Ty, Have you heard of the saying "when in Rome do as the Romans do?"[/i]
Yep . . . but when I was in Rome, I was there because I wanted to visit, not because they begged me to come there and save them from the Spartans.
That woman pilot, as an officer in the US Airforce, should have respected the culture of the country which she is based. While I was there during the Persian Gulf war, we were asked to keep certain magazines out of the country, and to keep alcohol out. We had many cultural constrainsts that we were bound by.
See above. If you call the fire deptartment to come save your burning house, you don't ask them to not stand on their lawn.
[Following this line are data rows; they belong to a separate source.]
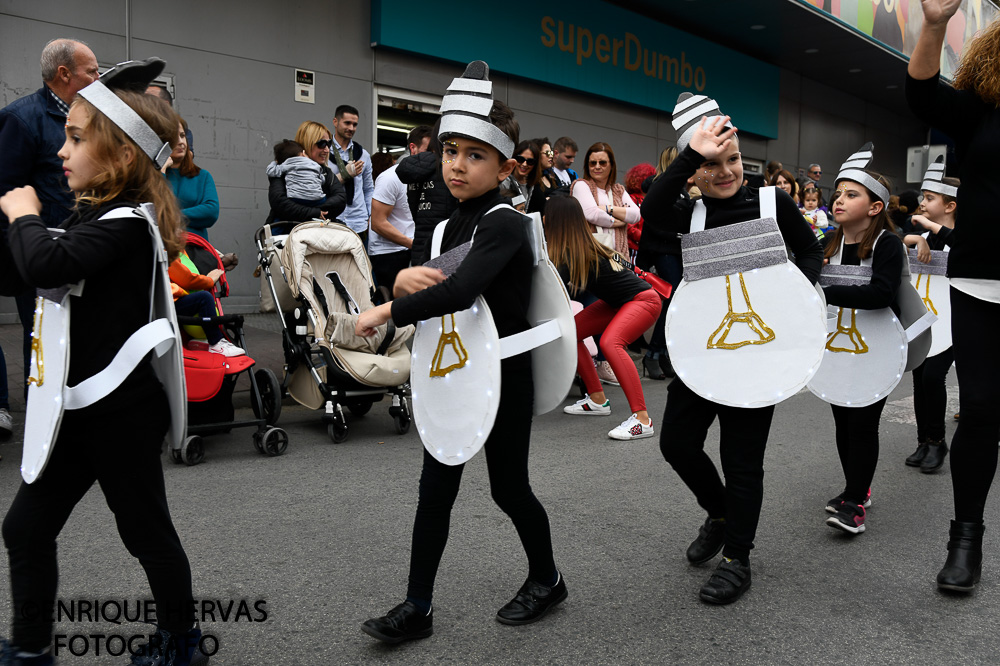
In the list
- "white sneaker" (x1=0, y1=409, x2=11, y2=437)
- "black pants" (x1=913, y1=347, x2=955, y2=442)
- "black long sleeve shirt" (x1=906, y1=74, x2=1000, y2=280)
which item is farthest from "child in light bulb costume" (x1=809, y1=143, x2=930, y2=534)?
"white sneaker" (x1=0, y1=409, x2=11, y2=437)

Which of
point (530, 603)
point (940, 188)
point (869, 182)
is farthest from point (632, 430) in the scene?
point (530, 603)

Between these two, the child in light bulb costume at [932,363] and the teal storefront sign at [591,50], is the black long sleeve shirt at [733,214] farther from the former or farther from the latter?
the teal storefront sign at [591,50]

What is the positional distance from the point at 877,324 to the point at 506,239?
87.8 inches

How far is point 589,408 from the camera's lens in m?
6.76

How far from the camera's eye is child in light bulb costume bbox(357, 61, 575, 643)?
262 cm

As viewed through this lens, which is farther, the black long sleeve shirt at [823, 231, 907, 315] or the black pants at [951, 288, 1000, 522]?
the black long sleeve shirt at [823, 231, 907, 315]

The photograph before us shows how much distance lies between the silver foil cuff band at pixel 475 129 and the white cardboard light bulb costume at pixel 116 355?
87 cm

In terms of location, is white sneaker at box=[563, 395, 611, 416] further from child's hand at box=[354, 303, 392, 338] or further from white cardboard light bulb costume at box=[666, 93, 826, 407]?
child's hand at box=[354, 303, 392, 338]

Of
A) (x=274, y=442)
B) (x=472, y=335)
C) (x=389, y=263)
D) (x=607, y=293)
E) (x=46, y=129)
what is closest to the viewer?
(x=472, y=335)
In this woman's case, this was the wish of not just the Saudi government, but her commander. Instead she put her feminist view of how she should dress infront of the good of the US in it's efforts to keep peace in that region. She created an international incedent. Maybe I see it differently, but she did the exact opposite of what a true patriot would have done. She placed her own needs infront of that of the United States.
Don't know the case you are talking about- I am talking about the fact that it was very disrespectful of the Saudis to even make that request, and for our own people to go along with it was absurd.
You don't ask people who are risking their lives to come save your ass to subjugate themselves. That, my friend, was disrespectful to us.
The Saudis should have swallowed the slightly painful medicine of allowing us to observe OUR own customs, and had the testicular fortitude to explain to their people that, as gracious hosts, this would be allowed. Funny thing is, the Sauds wouldn't have to walk on eggshells with their people if they weren't trying to hold together an 18th century monarchy at the expense of their citizens.
Get over it, the US is not the only place where people live on this planet.